“Much has changed here since you’ve been gone.”
“The entire world has changed in the past fifteen years.”
Hermann glanced out the window as if he were looking for someone, and Max turned with him.
“Where is Annika?” he asked.
“Not far.”
“May I see her?”
“I don’t believe it’s a good idea,” Hermann said. “The memories are hard for her.”
“They are hard for all of us.”
But Hermann didn’t relent. Max had wanted to ask Annika about the treasure, but he’d also wanted to thank her for caring for Luzi until the end.

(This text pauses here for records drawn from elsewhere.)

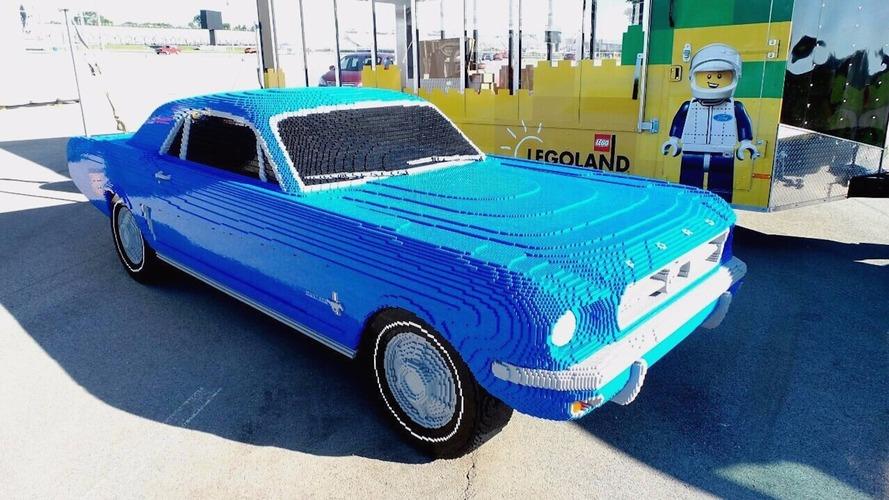 Une Mustang de 1964 en Lego et Duplo, à l'échelle 1:1 !
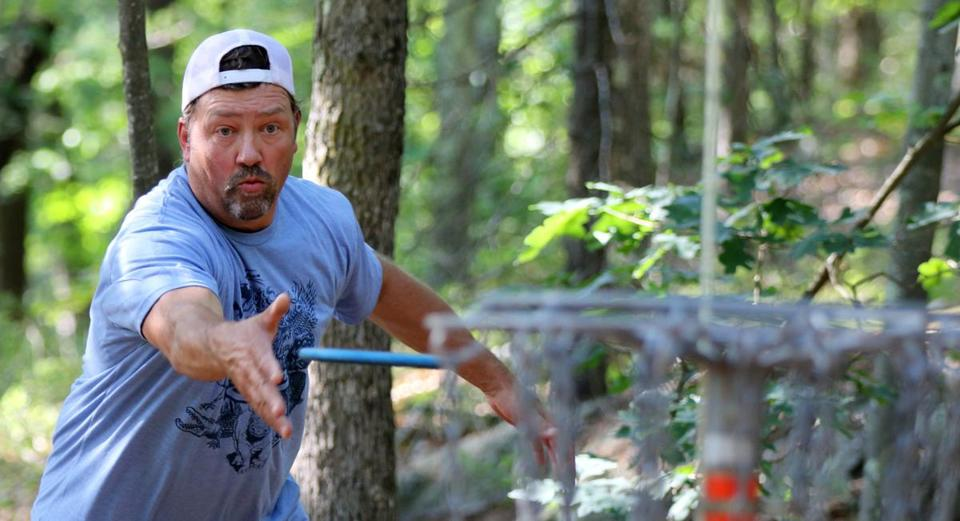 Disc golf a growing hit with young, old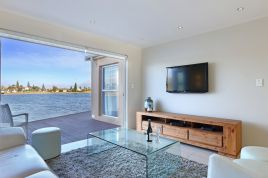 Century City Accommodation - Chandos on Lake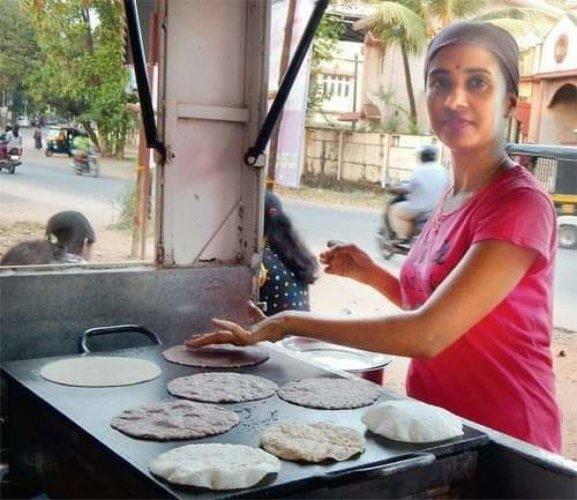 Shilpa at Halli Mane Rotti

Was this why Hermann was acting strange? Was he worried that Max would somehow steal Annika away? He’d loved her, like a sister, but he couldn’t imagine loving anyone else like he’d loved Luzi.
“Did you ever find your mother?” Hermann asked as he stepped toward the door. Max followed him.
“I followed her to America, after the war.” He didn’t tell the man how he’d helped the Allies, escorting messages and people alike across borders that were supposed to be secured. Many here in Austria might hate him if they knew what he had done.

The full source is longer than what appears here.